▶ [Exercise]: Whenever "trap" appears in a line, please copy that line from the data.

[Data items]
-----

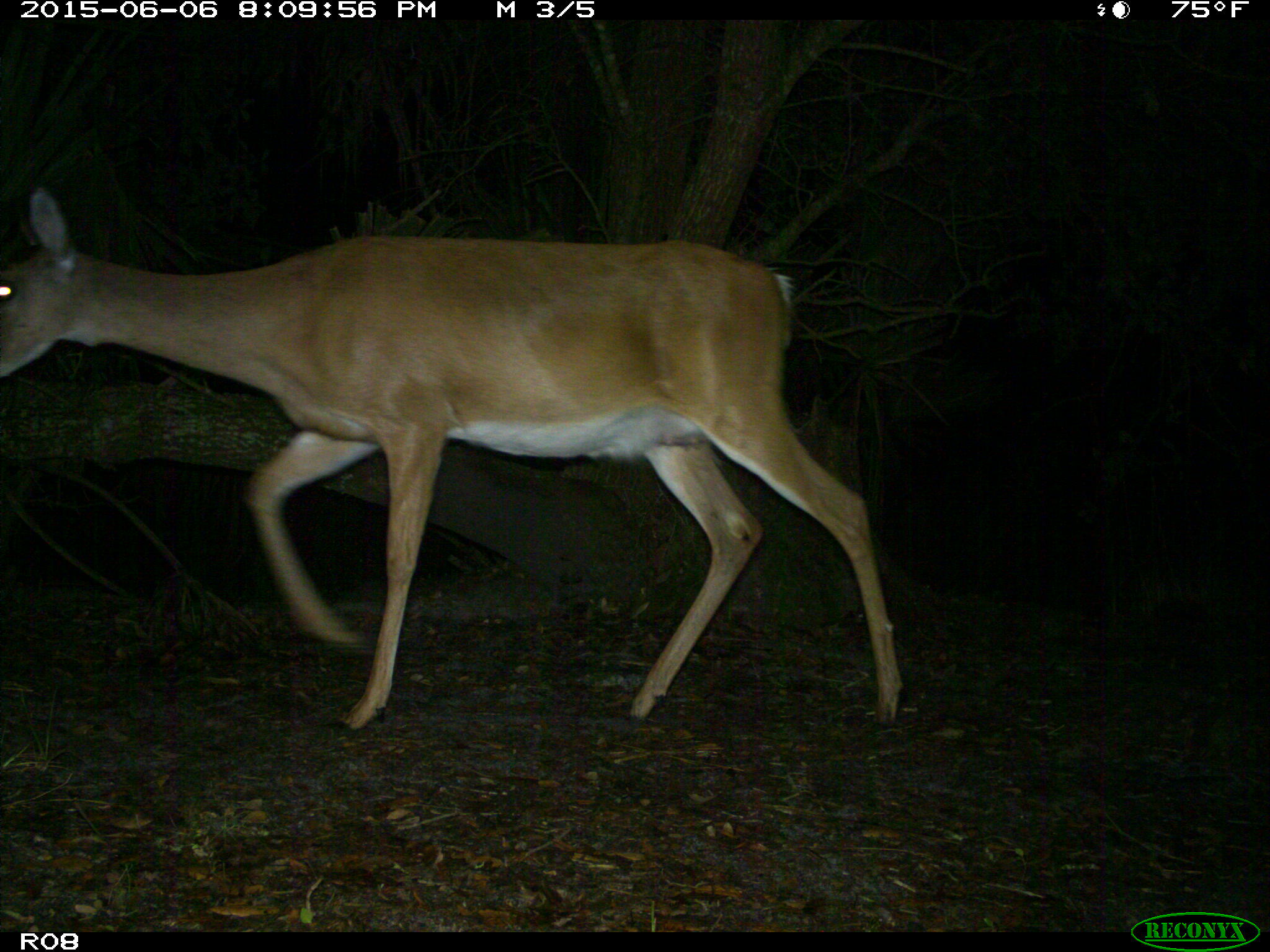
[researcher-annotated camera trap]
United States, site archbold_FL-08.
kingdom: Animalia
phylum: Chordata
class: Mammalia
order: Artiodactyla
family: Cervidae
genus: Odocoileus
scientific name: Odocoileus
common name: deer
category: unidentified deer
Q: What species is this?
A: Unidentified deer (deer) (Odocoileus).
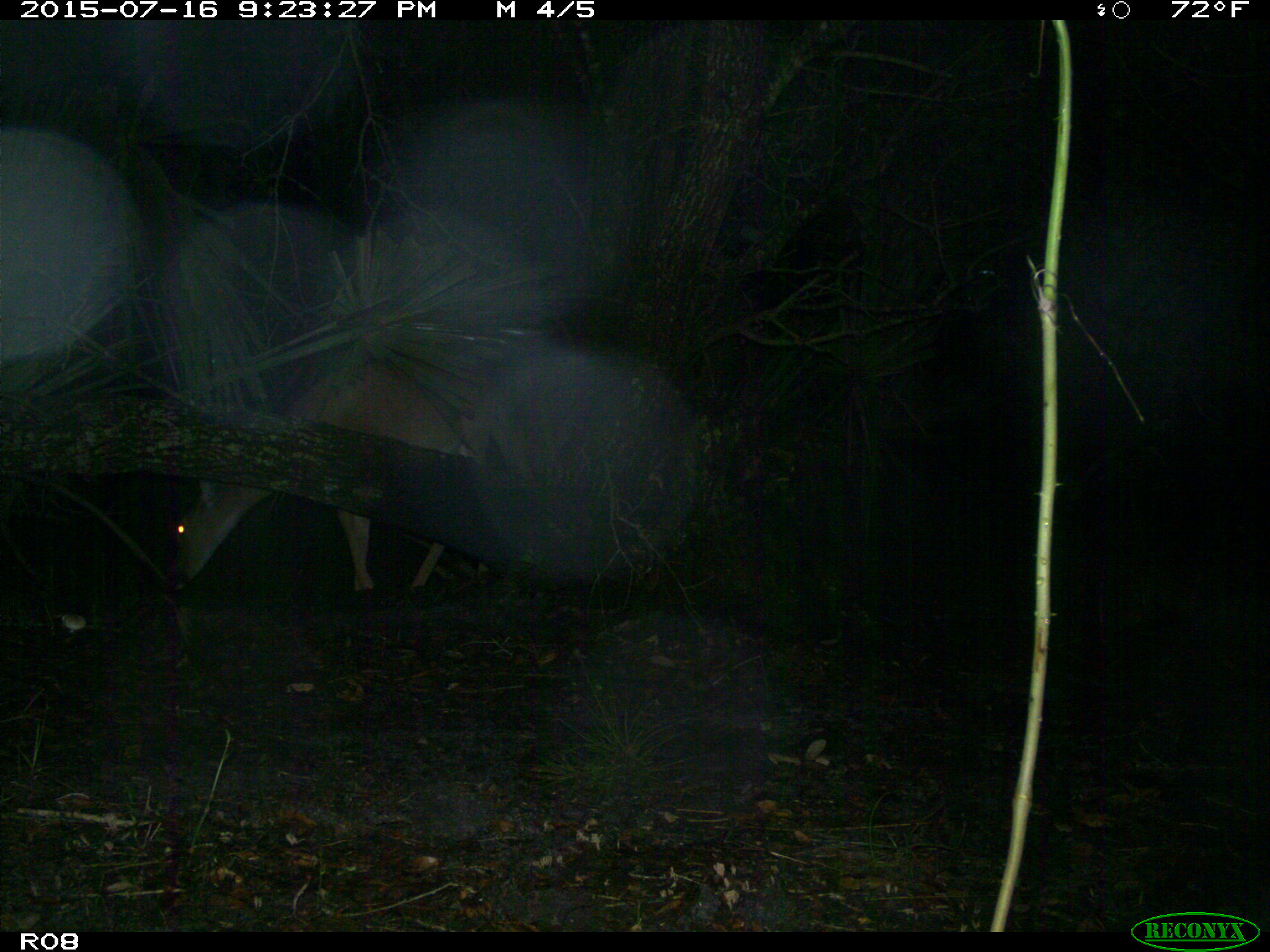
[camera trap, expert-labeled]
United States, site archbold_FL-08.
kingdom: Animalia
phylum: Chordata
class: Mammalia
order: Artiodactyla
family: Cervidae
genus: Odocoileus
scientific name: Odocoileus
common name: deer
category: unidentified deer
Unidentified deer (deer) (Odocoileus).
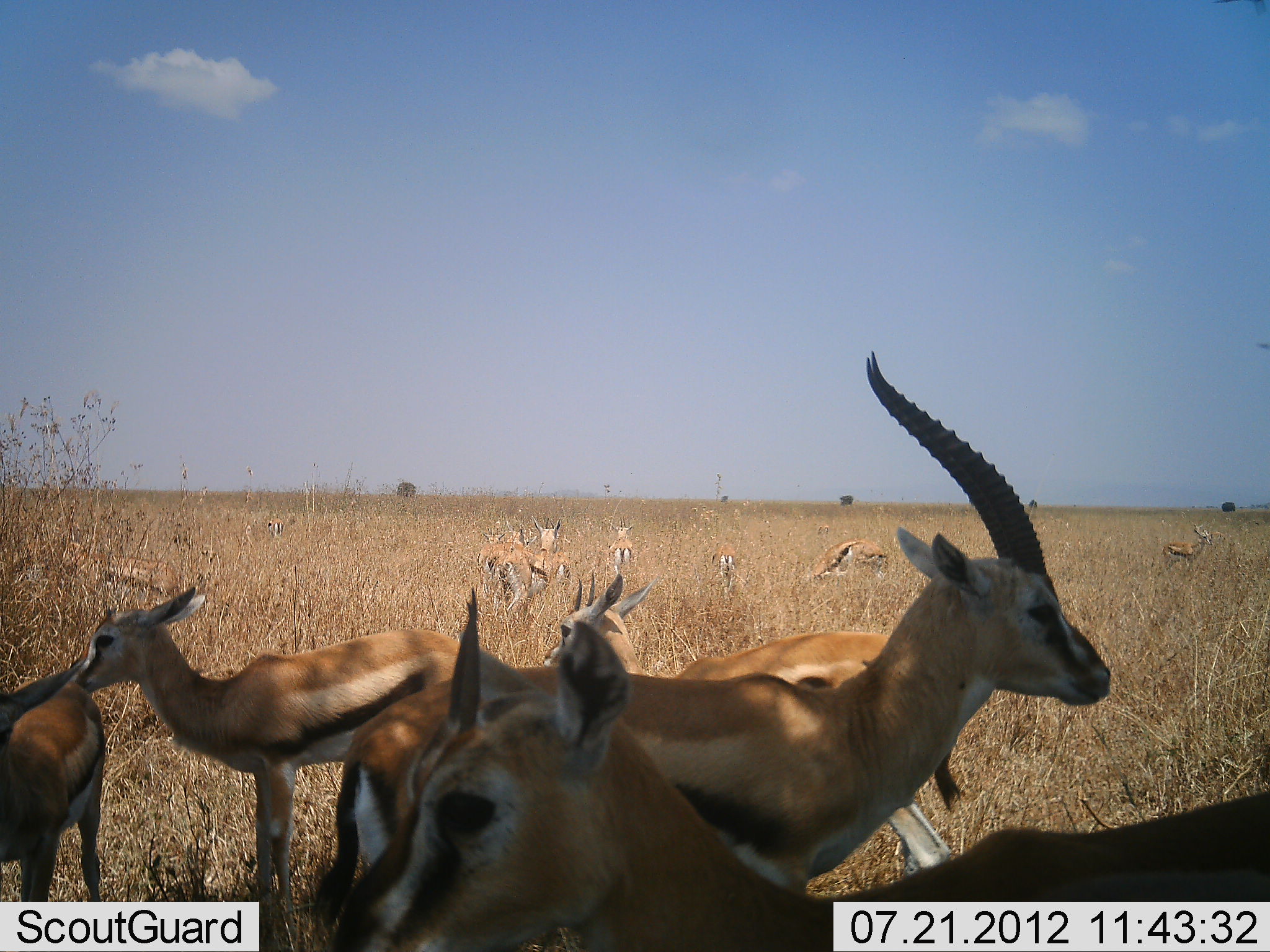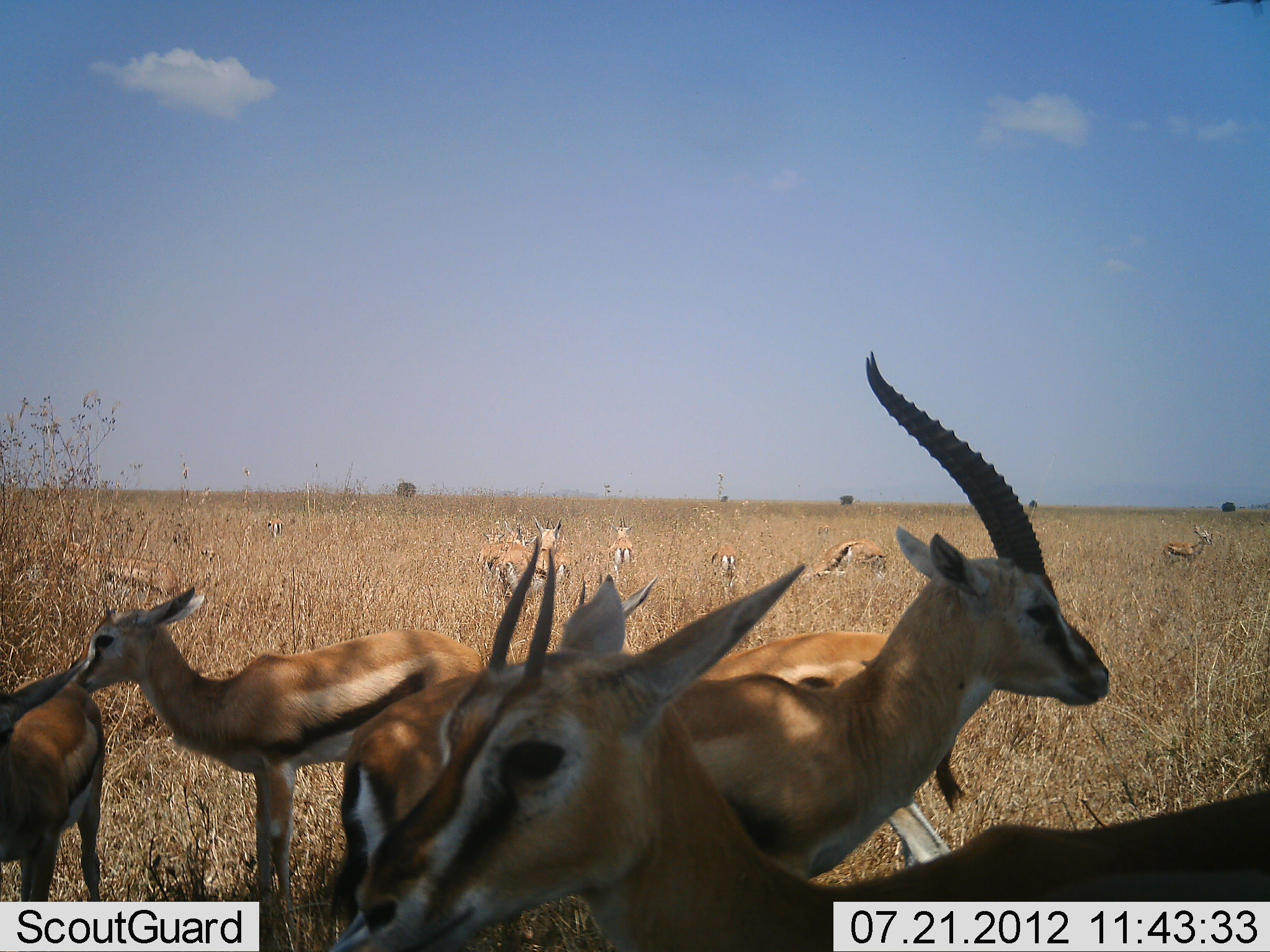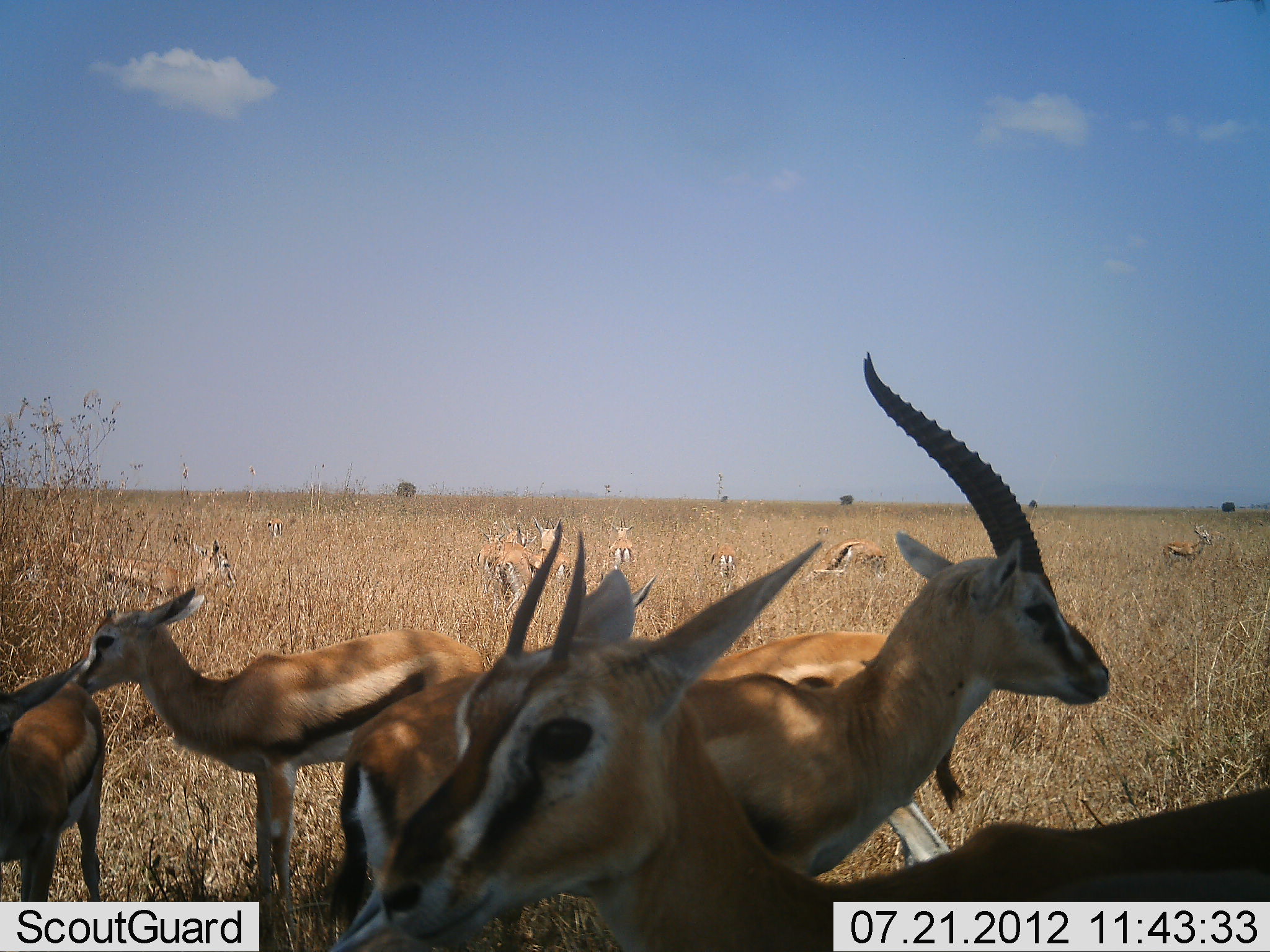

-----

▶ [Result for this exercise]:
[researcher-annotated camera trap]
[camera trap, expert-labeled]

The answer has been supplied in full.